Die letzte Strecke gehen wir allein

Wende dich zu mir und sei mir gnädig; denn ich bin einsam und elend. Die Angst meines Herzens ist groß; führe mich aus meinen Nöten! Psalm 25, 16-17

Ich bin einsam und elend, – das sagte ein Mann, der in der Wüste und in Höhlen der Berge Israels sein Dasein fristeten musste, weil der König Saul ihn aus der Volksgemeinschaft ausgestoßen hatte und versuchte, ihn umzubringen.

David, ein einsamer Mann? Hatte er nicht vierhundert Männer um sich geschart, deren Führer er war? Wie konnte er sagen: „Ich bin einsam und fühle mich elend?“

Aus Erfahrung kenne ich Davids Antwort. Er würde sagen: „Es stimmt, ich bin nicht allein, aber ich bin in entscheidenden Momenten ein einsamer Mensch. Diese Männer hier wollen etwas von mir. Ich soll ihnen Mut zusprechen, ihnen Lieder singen, weil sie verbittert sind und hoch verschuldet und in mancherlei Notlagen.“ 1. Sam. 22, 1-2. „Möchte ich aber etwas von ihnen, dann schweigt der Mund. Hier suche ich vergeblich nach Trost, Rat und Hilfe.“

Sicher kennen wir alle solche Situationen. Ob wir einsam sind entdecken wir spätestens dann, wenn auch wir Trost und Hilfe suchen. Solange wir die Gebenden sind, scharen sich Menschen um uns und halten ihre Hände auf. Dann wird uns das Gefühl vermittelt, mitten drin zu sein, weil wir von allen geschätzt werden und wir machen uns keine weiteren Gedanken. Die Geschichte vom verlorenen Sohn soll uns eine Hilfe sein. Solange er kapitalkräftig war und Feste organisieren konnte, hatte er Freunde in Fülle. Er fühlte sich keineswegs einsam. Er war solange der Mann der Stunde, bis sich plötzlich das Blatt wendete. Unverhofft musste er Insolvenz anmelden und das große Erwachen kam. Er entdeckte, dass er eigentlich schon immer ein einsamer Mann war. Alle seine vermeintlichen Freunde hatten ihn jäh verlassen.
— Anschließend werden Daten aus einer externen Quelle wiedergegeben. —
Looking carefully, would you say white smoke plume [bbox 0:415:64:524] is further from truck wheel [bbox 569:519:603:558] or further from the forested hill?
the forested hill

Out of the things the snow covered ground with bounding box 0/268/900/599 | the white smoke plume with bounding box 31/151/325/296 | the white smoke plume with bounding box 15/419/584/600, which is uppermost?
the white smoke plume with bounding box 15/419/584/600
Trotzdem kann eine solche Situation auch hilfreich sein. Nachdem alle Stützen weggebrochen waren, besann er sich auf beständige Werte. Er erinnerte sich, dass er in der Ferne auch noch einen Vater hat, dem er in Stolz und Vermessenheit davongelaufen war. Zu ihm wollte er zurückgehen und seine Beziehung zu ihm wieder ordnen. Das Fest, das nun begann, wurde zu einem echten Freudenfest. Hier war nichts mehr künstlich, aufgepeppt mit Glanz und Glimmer und angehäuft mit vielen leeren Worten. Die ihm entgegengebrachte Liebe und Umarmungen waren echt und die Einsamkeit war beendet.

Es ist eine Tragödie, der Mensch ist ohne Gott zum verlorenen Schaf der Schöpfung geworden. Alle aufgebauten Beziehungen sind eigentlich nur Ersatz für den Verlust seiner Beziehung zu Gott. Ich beginne die Worte Jesu zu verstehen, die er am Kreuz betete: „Mein Gott, warum hast du mich verlassen?“ Jesus war wirklich von Gott verlassen und so starb er für unsere Einsamkeit. Niemand soll sagen können: „Warum fühle ich mich so einsam, warum fragt niemand nach mir, warum bin ich so ungeliebt?“ Diesen Zustand können wir ändern. Wenden wir uns an den, der für unsere Einsamkeit starb. Dann werden unsere Gebete zu Brücken in die Gemeinschaft mit Gott. Eine solche Brücke hatte David auch. Neben seinen vielen Klageliedern schrieb er auch den 23. Psalm. Hier sagte er voller Zuversicht: Der Herr ist mein Hirte, mein Versorger, mein Schutz in der Dunkelheit, meine Hoffnung über den Tod hinaus – das bedeutet, dass wir die letzte Stecke allein gehen müssen und wohl dem, der dann abgeholt wird.